This was never going to happen. He wasn’t a cop. I doubt he owned a gun. But the idea threatened his self-integrity, his sense of moral and adaptive adequacy. Calling me was his way of proving his worth to himself and to the cause of black empowerment, somehow wrapped in empathy for me rather than compassion for Castile. This is why, in the end, I found myself reassuring the person who called to comfort me.
He wanted to help. He had better options. Ideally, he could’ve chosen compassion, maintaining concern and the desire to help without mirroring what he mistakenly believed would be my anguish. He could have contacted his mayor and police chief, asking them to implement de-escalation training. He could have donated time or money to programs that help lower-income students improve their academic skills, or a charity that donates money to lower-income parents so their kids are free to attend school. Calling me was the least effective thing he could’ve done.
I shouldn’t have expected to reach him. I didn’t stand a chance against the video. Our brains are wired to emphasize what we see and downplay what we don’t. Fear focuses our attention on danger. Empathy focuses our attention on individuals, not populations or data. There was a lot left to learn about each other, and people tend to fill knowledge gaps about others with stereotypes. One is a narrative that portrays the inner life of every black man as perpetually defeated.

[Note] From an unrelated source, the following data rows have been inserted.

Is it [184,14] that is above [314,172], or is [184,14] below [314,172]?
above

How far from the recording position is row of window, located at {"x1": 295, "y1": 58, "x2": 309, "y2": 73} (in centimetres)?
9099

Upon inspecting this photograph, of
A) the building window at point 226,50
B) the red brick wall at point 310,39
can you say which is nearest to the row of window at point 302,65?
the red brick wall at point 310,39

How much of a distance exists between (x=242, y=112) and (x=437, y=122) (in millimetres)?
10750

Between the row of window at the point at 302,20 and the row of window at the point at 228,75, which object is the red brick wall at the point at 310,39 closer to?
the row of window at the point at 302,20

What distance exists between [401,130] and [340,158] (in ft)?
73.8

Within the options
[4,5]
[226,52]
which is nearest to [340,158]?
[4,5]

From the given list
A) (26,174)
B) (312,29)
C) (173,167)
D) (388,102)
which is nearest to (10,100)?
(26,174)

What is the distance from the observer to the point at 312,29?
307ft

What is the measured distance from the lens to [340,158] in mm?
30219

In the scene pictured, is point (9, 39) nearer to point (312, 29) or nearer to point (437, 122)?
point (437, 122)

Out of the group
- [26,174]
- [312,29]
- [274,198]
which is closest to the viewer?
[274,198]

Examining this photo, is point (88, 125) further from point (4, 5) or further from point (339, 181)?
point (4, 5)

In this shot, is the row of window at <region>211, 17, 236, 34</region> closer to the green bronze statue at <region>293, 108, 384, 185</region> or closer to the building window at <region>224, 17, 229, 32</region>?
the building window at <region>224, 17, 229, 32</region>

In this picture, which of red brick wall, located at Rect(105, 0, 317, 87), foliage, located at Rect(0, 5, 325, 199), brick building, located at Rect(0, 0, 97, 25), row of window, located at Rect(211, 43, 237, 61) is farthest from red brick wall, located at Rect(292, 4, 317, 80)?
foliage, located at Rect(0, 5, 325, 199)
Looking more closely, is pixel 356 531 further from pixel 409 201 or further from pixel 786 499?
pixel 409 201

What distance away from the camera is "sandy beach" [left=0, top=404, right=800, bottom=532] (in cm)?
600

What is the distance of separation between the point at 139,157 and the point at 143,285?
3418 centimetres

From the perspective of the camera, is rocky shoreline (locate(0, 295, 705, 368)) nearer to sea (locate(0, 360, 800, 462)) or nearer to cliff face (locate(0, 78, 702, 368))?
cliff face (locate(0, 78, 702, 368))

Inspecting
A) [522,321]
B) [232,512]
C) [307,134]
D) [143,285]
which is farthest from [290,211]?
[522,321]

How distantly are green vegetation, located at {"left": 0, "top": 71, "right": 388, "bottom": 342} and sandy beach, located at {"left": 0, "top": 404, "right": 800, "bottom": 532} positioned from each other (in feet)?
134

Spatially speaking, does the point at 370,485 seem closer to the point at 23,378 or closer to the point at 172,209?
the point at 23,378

But my inner life mirrors that of my 5’ 2” grandmother, who once beat up my 6’ 3” grandfather. I admire the first generation out of slavery, proud artisans frustrated by people afraid of competition for jobs and political power. And some of the happiest moments in my life occurred in a neighborhood most people would be afraid to walk through. My friend never looked beneath my brown skin. No wonder he couldn’t see me.